Fashion as a political, personal statement:
Vetements’ latest show by Demna Gvasalia

Demna Gvasalia's latest Spring/Summer 2019 collection for Vetements. Photo: Dazed.
Agenda.ge, 02 Jul 2018 - 16:16, Tbilisi,Georgia

Inspired by the war-torn history of his early life, Georgian designer Demna Gvasalia included the history of Georgia in his latest Spring/Summer 2019 collection for Vetements, which was shown at Paris Couture Week on July 1.

Furthermore, the Swiss-based label has designed an app that will highlight the history of Georgia and, in particular, the genocide of the Georgian population of Abkhazia during the conflict in the region in 1992.

The app, when downloaded, will allow users to scan large QR codes that appear on pieces throughout the collection. This will then redirect users to a Wikipedia entry on the genocide. Gvasalia was 11 when war between Georgia and the semi-autonomous region of Abkhazia broke out in 1992.

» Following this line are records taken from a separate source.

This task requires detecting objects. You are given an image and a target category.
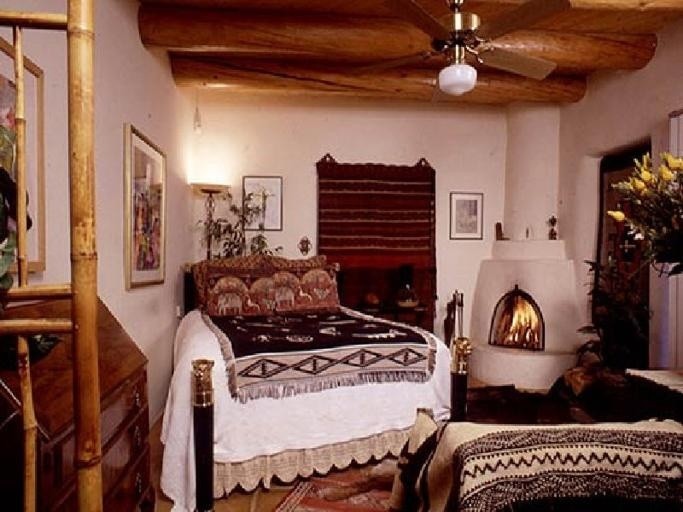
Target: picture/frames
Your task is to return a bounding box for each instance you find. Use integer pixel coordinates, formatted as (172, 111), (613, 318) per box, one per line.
(449, 190), (484, 240)
(123, 120), (168, 291)
(241, 176), (283, 232)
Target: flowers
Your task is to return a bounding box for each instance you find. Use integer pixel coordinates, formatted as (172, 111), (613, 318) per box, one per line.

Gvasalia drafted in 40 young Georgians from a raw casting in Tbilisi, for a show where Soviet emblems, funky clothes and a group of masked men marched in this Vetements collection.

While some models wore hoodies which literally said ‘Georgia’ in the country’s alphabet, a few others had outerwear which mirrored the flags of countries including Georgia but also Russia, America and Ukraine. There was also a strong military theme which manifested in white, black, and grey camouflage, balaclavas, and heavy lace-up boots.

Vetements Spring/Summer 2019 collection. Photo: Vogue.

They represent for me what I represented when I came to Europe years ago,” Gvasalia said of his line up, which he described as characters of a film he was directing.
A certain naivety, a voice they feel they don’t have in their own country. I use them as a voice for this youth who doesn’t have a voice and is repressed by a political regime but they can’t demonstrate or say what they think – there is no real freedom. I lived through that and I realised it was a very painful moment for me and I needed to put it out there,” he said.

Describing the show as something his ‘shrink might have gotten a lot out of’, he said the collection was about "family and war” – it felt like a way to help him process his trauma around growing up in war-torn Georgia, where his house was bombed, and his grandmother temporarily lost her memory from the stress of it all.

Vetements Spring/Summer 2019 collection. Photo: Vogue.

I went back to my past in Georgia to face my fears and painful moments that I never went back to, like post-war in the 90s,” he said. "And I really made the most personal fashion proposition out of that.”